____ Verilen Metin
| Konu: | SÖZLEŞMELİ ERBAŞ VE ER KANUNU İLE BAZI KANUNLARDA DEĞİŞİKLİK YAPILMASINA DAİR KANUN TASARISI VE CUMHURİYET HALK PARTİSİ GRUP BAŞKANVEKİLİ YALOVA MİLLETVEKİLİ MUHARREM İNCE'NİN; TÜRK SİLAHLI KUVVETLERİ İÇ HİZMET KANUNUNDA DEĞİŞİKLİK YAPILMASINA İLİŞKİN KANUN TEKLİFİ |
| Yasama Yılı: | 3 |
| Birleşim: | 138 |
| Tarih: | 12.07.2013 |
ŞİRİN ÜNAL (İstanbul) - Sayın Başkan, değerli milletvekilleri; Sözleşmeli Erbaş ve Er Kanunu ile Bazı Kanunlarda Değişiklik Yapılmasına Dair Kanun Tasarısı hakkında şahsım adına söz almış bulunmaktayım. Bu vesileyle, yüce heyetinizi saygıyla selamlıyorum.
Değerli milletvekilleri, bu kanun tasarısında terörle mücadele görevi sırasında veya bu görevlerden dolayı kaçırılan ya da kaybolan sözleşmeli subay, astsubay, erbaş ve erler ile uzman erbaşların sözleşmeleri talep şartı aranmaksızın uzatılabilecektir. En az yedi hizmet yılını tamamlayan sözleşmeli erbaş ve erlerin belli şartlar altında kamu kurum ve kuruluşlarındaki uygun kadrolarda istihdam edilmelerine olanak sağlanmıştır. Askerlik yükümlülüğünü yerine getirmekte olan yükümlülere ölüm veya sakatlanması sonucunu doğuran olaylardan dolayı Sosyal Güvenlik Kurumunca maaş bağlanmaması veya nakdî tazminat ödenmemesi şartıyla tazminat ödenmesine imkân sağlanmıştır.
Düzenlemelerin yasalaşması hâlinde, askerlik hizmetini yerine getirirken hayatını kaybedenlerin yakınlarıyla sakatlananlara Sosyal Güvenlik Kurumunca maaş bağlanması veya nakdî tazminat ödenmesi şartıyla bir defaya mahsus olmak üzere 400.000 gösterge rakamının memur maaşı katsayısıyla çarpımı sonucunda bulunacak miktar kadar tazminat ödenebileceği hüküm altına alınmıştır.
Değerli milletvekilleri, terörle mücadele görevleri sırasında veya bu görevlerinden dolayı kaçırılan personele yapılacak maaş ödemeleriyle terfi ve özlük işlemlerine ilişkin usul ve esaslar yeniden belirlenmiş; firar, izin veya hava değişimi tecavüzünde olan yükümlülere ait suç dosyalarının 5271 sayılı Ceza Muhakemesi Kanunu paralelinde derhâl tanzim edilerek adli makamlara iletilmesi ve bu makamlar tarafından verilecek kararlar üzerine yurt genelinde aranmalarını sağlayacak düzenlemelere imkân tanınmıştır.
________
____ Kayıtlı Veriler
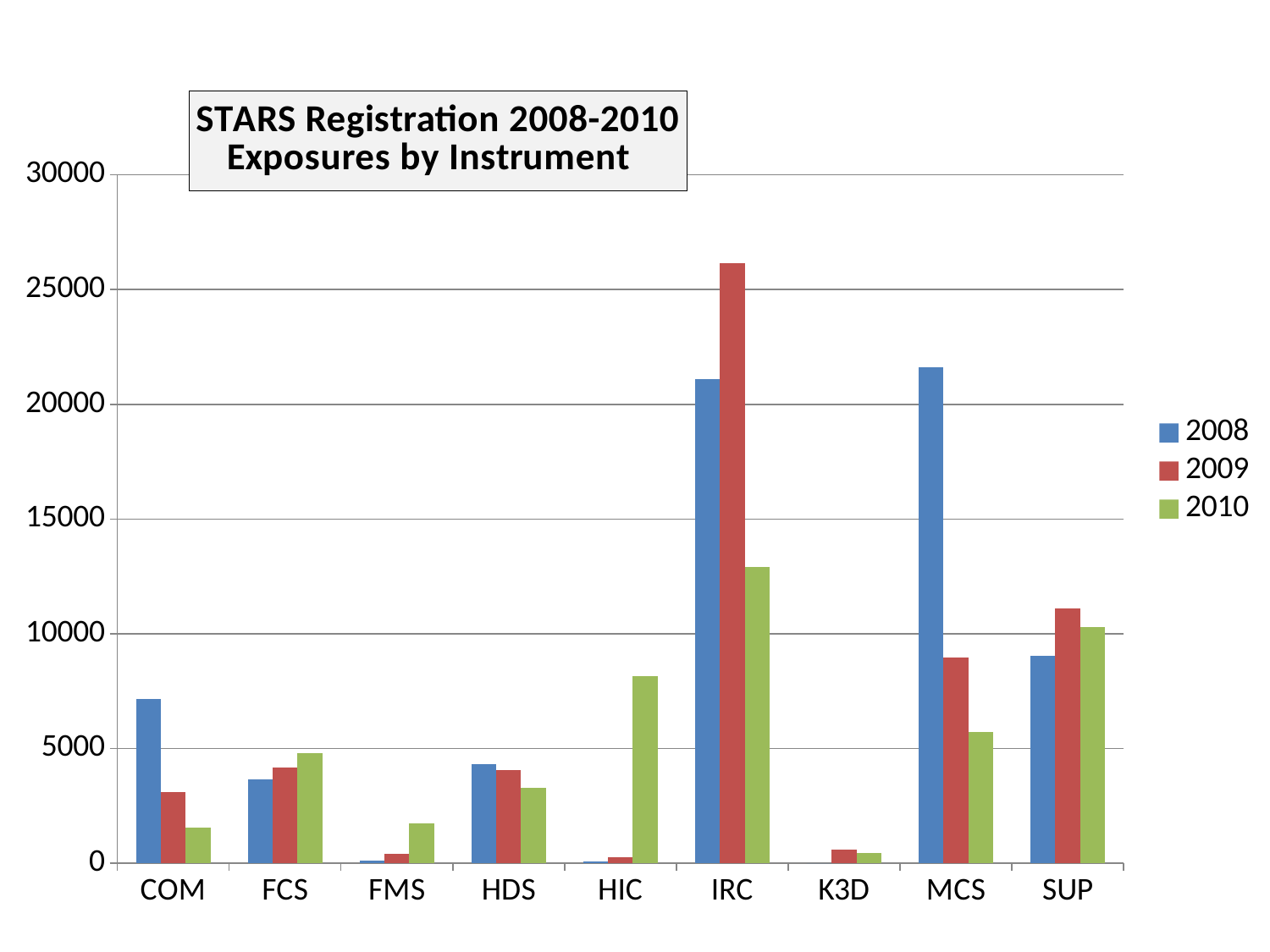
Do the values for COM rise or fall from 2008 to 2010? fall What kind of chart is shown on the slide? bar chart How many instrument categories are shown on the x axis? 9 Which instrument has the lowest value for 2010? K3D What is the title of the chart? STARS Registration 2008-2010 Exposures by Instrument Is the 2009 value for IRC greater or less than 25000? greater For HIC, which year has the larger value, 2008 or 2010? 2010 How many series does the legend list? 3 Which instrument has the highest value for 2010? IRC Is the 2008 value for MCS greater or less than 20000? greater For COM, which year has the larger value, 2008 or 2009? 2008 Which instrument has the highest value for 2009? IRC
________
• Etkinlikler
1/ Sözleşmeli erbaş ve er tasarısı üzerine yapılan konuşmaya göre, kamu kurum ve kuruluşlarındaki uygun kadrolarda istihdam edilebilmek için sözleşmeli erbaş ve erlerin en az kaç hizmet yılını tamamlamış olması gerekir?
2/ Sözleşmeli erbaş ve er tasarısı üzerine yapılan konuşmadan "Değerli milletvekilleri, bu" ile başlayıp "ödenmesine imkân sağlanmıştır." sözlerine kadar devam eden bölümü hiç değiştirmeden yeniden yazın.
Liste bu çalışmada hiçbir rol oynamaz.

• Cevap Anahtarı
1/ En az yedi hizmet yılını tamamlamış olmaları gerekir.

2/
Değerli milletvekilleri, bu kanun tasarısında terörle mücadele görevi sırasında veya bu görevlerden dolayı kaçırılan ya da kaybolan sözleşmeli subay, astsubay, erbaş ve erler ile uzman erbaşların sözleşmeleri talep şartı aranmaksızın uzatılabilecektir. En az yedi hizmet yılını tamamlayan sözleşmeli erbaş ve erlerin belli şartlar altında kamu kurum ve kuruluşlarındaki uygun kadrolarda istihdam edilmelerine olanak sağlanmıştır. Askerlik yükümlülüğünü yerine getirmekte olan yükümlülere ölüm veya sakatlanması sonucunu doğuran olaylardan dolayı Sosyal Güvenlik Kurumunca maaş bağlanmaması veya nakdî tazminat ödenmemesi şartıyla tazminat ödenmesine imkân sağlanmıştır.